_APPLY WHAT YOU READ_.
a) List every color named in the HomePod article, including any color name given in parentheses.
b) Duplicate the part of the HomePod article between "Design-wise, the new" and "in due course.", inclusive.

_QUOTED PASSAGE_.
++++++++

A day after unveiling updated Macs with M2 processors, Apple has surprisingly announced another refreshed product: the return of the full-size HomePod. The original model was discontinued in March 2021 and was assumed to have sold poorly, making the decision to make a new one surprising, to say the least.
Design-wise, the new model appears largely unchanged from its predecessor: there’s no sign, for example, of the widely rumored screen upgrade, which a colleague points out would have made a lot of sense with Apple Music’s recently added karaoke feature. It’s 4mm shorter than the original model, and roughly 200g lighter and Apple says it’s now made from “a seamless, acoustically transparent mesh fabric.”
Apple hasn’t even added any new colors. Like the original model, the new HomePod comes in either black (Midnight) or white, whereas the HomePod mini also offers blue, yellow, and orange. Those extra colors arrived about a year after launch, however, so perhaps the HomePod 2 will get them in due course.

++++++++

_SUPPLIED MATERIAL_.
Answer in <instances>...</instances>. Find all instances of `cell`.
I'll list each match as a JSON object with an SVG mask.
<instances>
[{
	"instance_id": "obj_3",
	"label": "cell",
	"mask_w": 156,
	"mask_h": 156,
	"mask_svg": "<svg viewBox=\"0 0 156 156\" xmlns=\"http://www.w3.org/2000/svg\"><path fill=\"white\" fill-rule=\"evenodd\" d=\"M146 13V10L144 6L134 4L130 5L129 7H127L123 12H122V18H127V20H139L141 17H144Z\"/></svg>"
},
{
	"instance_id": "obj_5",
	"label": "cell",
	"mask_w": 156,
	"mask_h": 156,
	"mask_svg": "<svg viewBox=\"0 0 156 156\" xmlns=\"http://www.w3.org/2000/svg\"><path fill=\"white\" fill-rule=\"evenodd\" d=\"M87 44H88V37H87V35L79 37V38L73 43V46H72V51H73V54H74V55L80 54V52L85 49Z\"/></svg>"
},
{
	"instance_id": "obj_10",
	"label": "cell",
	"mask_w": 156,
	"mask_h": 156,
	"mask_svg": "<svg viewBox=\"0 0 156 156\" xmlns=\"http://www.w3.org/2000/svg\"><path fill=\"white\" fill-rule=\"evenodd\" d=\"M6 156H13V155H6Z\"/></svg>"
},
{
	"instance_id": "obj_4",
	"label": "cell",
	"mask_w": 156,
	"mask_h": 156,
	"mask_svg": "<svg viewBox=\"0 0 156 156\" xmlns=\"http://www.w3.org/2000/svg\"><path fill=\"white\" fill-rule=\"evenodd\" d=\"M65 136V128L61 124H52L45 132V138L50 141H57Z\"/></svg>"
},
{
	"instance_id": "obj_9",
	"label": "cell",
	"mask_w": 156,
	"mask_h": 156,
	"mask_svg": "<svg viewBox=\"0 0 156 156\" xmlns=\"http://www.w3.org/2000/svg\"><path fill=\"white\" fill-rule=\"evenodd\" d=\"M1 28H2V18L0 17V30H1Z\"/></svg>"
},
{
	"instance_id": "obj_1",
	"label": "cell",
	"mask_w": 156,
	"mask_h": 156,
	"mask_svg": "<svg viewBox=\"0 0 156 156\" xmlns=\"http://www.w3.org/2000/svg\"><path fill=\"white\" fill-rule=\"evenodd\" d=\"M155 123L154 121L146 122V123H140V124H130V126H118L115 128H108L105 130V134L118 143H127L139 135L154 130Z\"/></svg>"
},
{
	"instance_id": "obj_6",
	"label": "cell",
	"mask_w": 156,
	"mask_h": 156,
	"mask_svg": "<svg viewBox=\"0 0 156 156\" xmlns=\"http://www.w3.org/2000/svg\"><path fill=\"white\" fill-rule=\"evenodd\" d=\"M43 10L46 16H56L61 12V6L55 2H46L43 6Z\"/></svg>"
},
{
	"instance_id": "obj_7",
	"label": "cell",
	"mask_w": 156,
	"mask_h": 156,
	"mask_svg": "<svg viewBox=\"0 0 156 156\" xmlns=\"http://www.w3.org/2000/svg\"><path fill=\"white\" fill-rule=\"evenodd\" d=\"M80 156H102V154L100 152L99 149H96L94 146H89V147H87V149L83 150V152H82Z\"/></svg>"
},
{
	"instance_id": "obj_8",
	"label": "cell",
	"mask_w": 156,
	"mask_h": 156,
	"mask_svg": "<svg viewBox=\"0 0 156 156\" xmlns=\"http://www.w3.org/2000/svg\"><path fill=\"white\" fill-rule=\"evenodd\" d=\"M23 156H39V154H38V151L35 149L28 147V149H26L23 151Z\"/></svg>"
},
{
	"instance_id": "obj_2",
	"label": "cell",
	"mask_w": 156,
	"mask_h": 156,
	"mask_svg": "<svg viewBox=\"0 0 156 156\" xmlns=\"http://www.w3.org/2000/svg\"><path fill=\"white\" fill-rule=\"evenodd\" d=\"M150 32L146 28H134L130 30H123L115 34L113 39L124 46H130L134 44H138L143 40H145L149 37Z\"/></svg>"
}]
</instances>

++++++++

_EXERCISE RESULTS_.
a) black, Midnight, white, blue, yellow, orange

b)
Design-wise, the new model appears largely unchanged from its predecessor: there’s no sign, for example, of the widely rumored screen upgrade, which a colleague points out would have made a lot of sense with Apple Music’s recently added karaoke feature. It’s 4mm shorter than the original model, and roughly 200g lighter and Apple says it’s now made from “a seamless, acoustically transparent mesh fabric.”
Apple hasn’t even added any new colors. Like the original model, the new HomePod comes in either black (Midnight) or white, whereas the HomePod mini also offers blue, yellow, and orange. Those extra colors arrived about a year after launch, however, so perhaps the HomePod 2 will get them in due course.